The next move is to a single-family home, “that most cherished slice of the immigrant dream pie” (117). The sisters have their own bedrooms now. La paints her room, while Yasodhara fills hers with books. La grows into a beauty, while Yasodhara is plain in comparison. These differences draw the sisters apart, with Yasodhara retreating behind books and “an impenetrable wall of studiousness” while Lanka attempts to connect with her.

As the family assimilates to American life, the civil war in Sri Lanka continues. Sylvia Sunethra provides updates from the island, Uncle Ananda encourages the family to support Sinhala forces, and more family members arrive in the United States to escape the violence. The chapter closes Part 1 with Yasodhara’s vivid dream of a female suicide bomber.

Part 1, Chapters 6-7 Analysis

The tension increases as the violence leading to the civil war gets closer to the narrator’s family. That the domestic tension continues in the United States reflects ongoing clashes back home, establishing a sense that conflict cannot be avoided simply by moving from one location to another. The family’s departure to America provides relief from the immediate violence, but Yasodhara’s dream of the female suicide bomber foreshadows Lanka’s eventual death. Leaving the island is only a temporary refuge; Yasodhara eventually learns that her ties to the island cannot be completely erased or avoided.

The immigrant experience is highlighted for readers when Yasodhara’s previously privileged family finds themselves in Los Angeles.

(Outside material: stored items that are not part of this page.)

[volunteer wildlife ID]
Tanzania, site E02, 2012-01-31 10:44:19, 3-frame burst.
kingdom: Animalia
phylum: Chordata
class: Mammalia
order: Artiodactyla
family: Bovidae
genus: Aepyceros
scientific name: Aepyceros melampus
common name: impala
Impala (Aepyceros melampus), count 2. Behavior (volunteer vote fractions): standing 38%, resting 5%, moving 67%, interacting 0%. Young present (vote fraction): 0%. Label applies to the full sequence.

Nishan, her engineer father, takes work as a parking attendant while he studies to gain certification in a field he already knows. Visaka, the proud daughter of the Wellawatte house in its prime, must stifle her frustration over becoming the renting minority looked down upon by an ignorant landlord. Chapter 7 brings to the surface multiple struggles associated with the experience of immigrating: a dislocating sense of otherness, frustration from feeling overlooked and misunderstood, and the struggle to acclimate to a new culture without losing your own.

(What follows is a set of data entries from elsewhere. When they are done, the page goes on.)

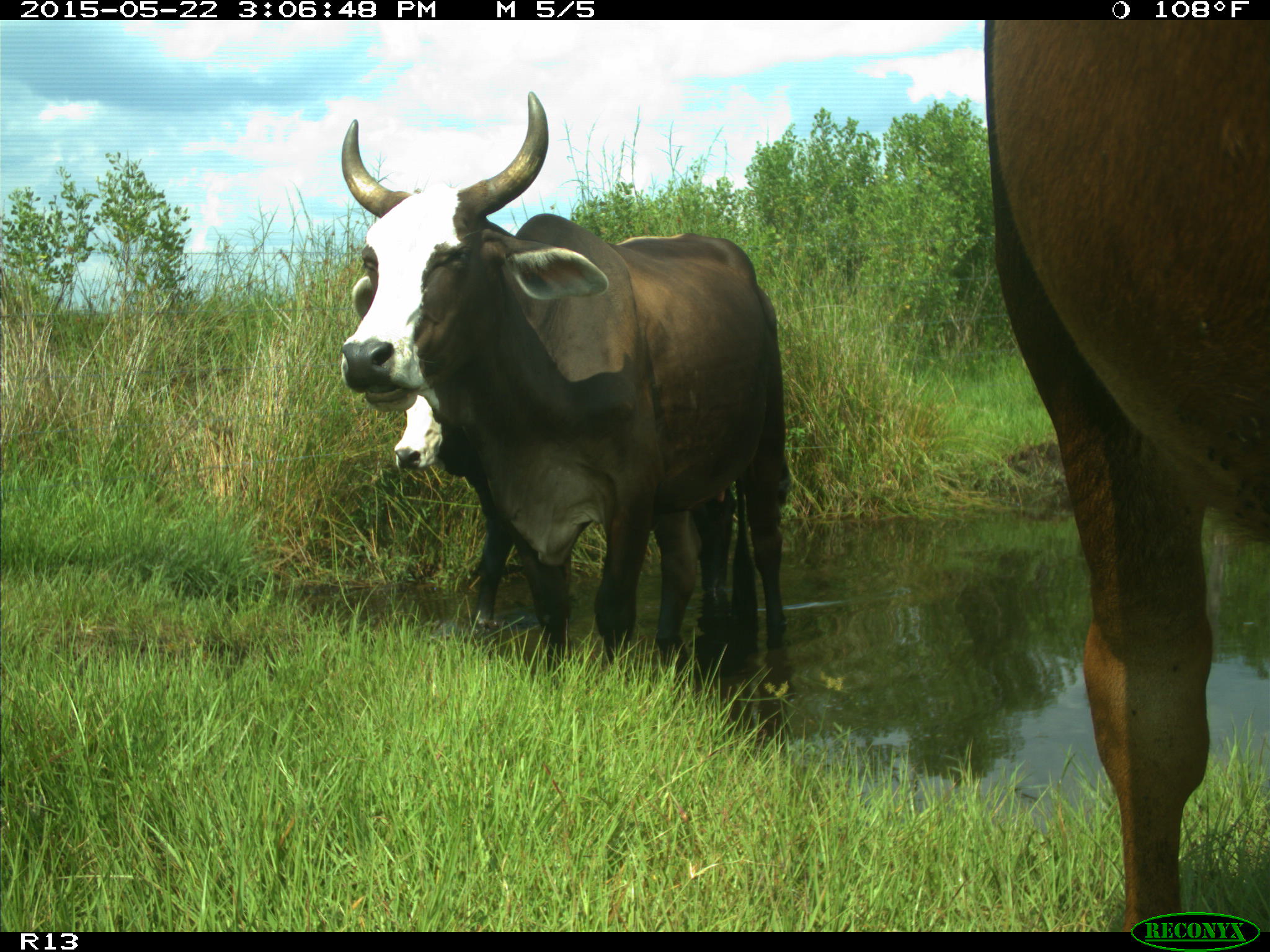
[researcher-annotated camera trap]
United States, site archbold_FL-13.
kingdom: Animalia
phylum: Chordata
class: Mammalia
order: Artiodactyla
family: Bovidae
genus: Bos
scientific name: Bos taurus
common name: domestic cow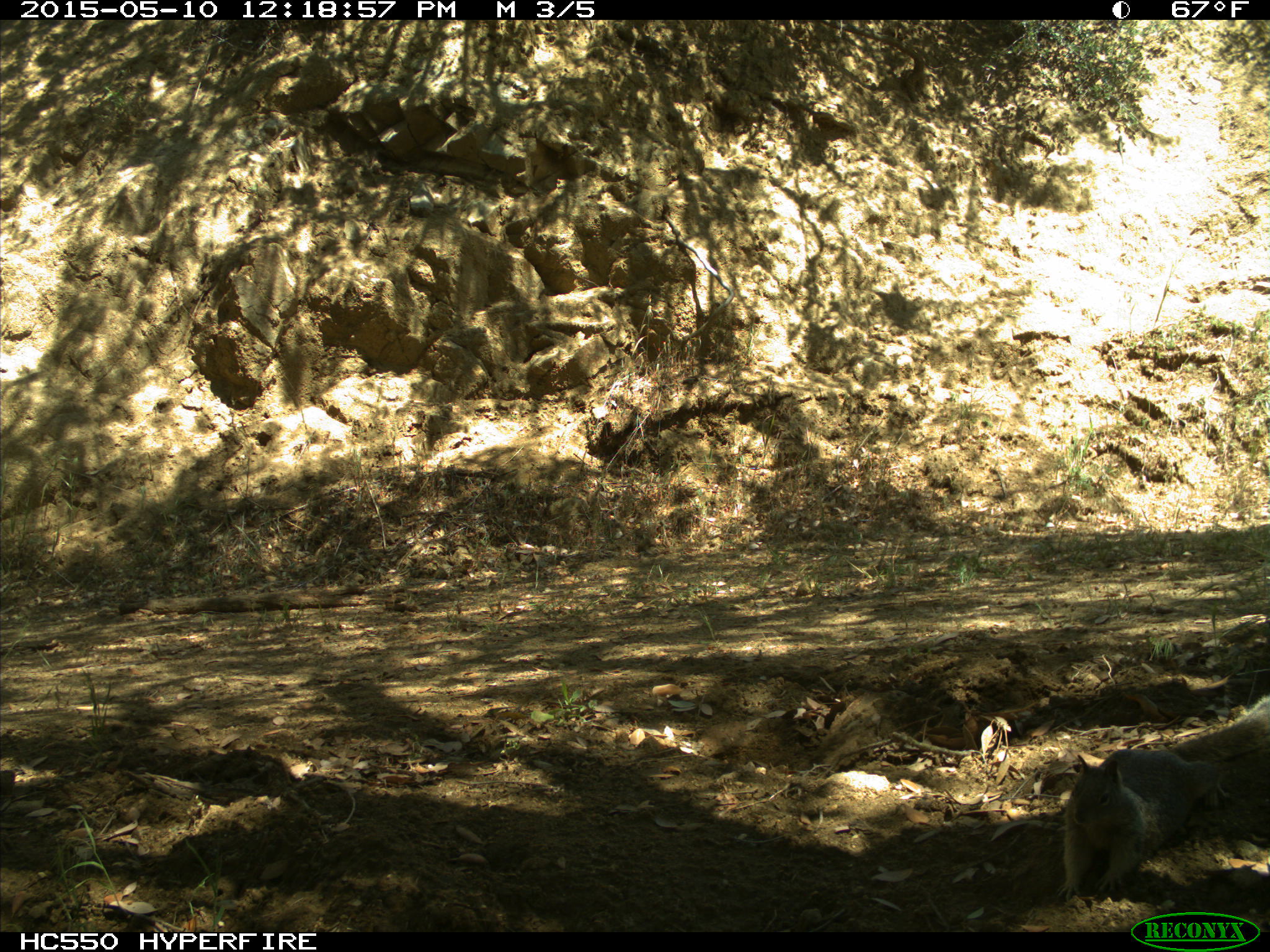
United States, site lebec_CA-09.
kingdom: Animalia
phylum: Chordata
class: Mammalia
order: Rodentia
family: Sciuridae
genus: Otospermophilus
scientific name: Otospermophilus beecheyi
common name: california ground squirrel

Chapter 7 also marks a significant point in the plot, as the civil war officially begins. Direct mention of suicide bombers and hints that they will play a meaningful role become frequent. Yasodhara’s dream of a female suicide bomber from a house by a lagoon directly foreshadows Saraswathi’s origin and eventual role in the story, and this dream is immediately followed by Saraswathi’s voice opening Part 2. This closing to Part 1 carries the reader directly from Yasodhara’s dream into the nightmare that is taking place back in Sri Lanka.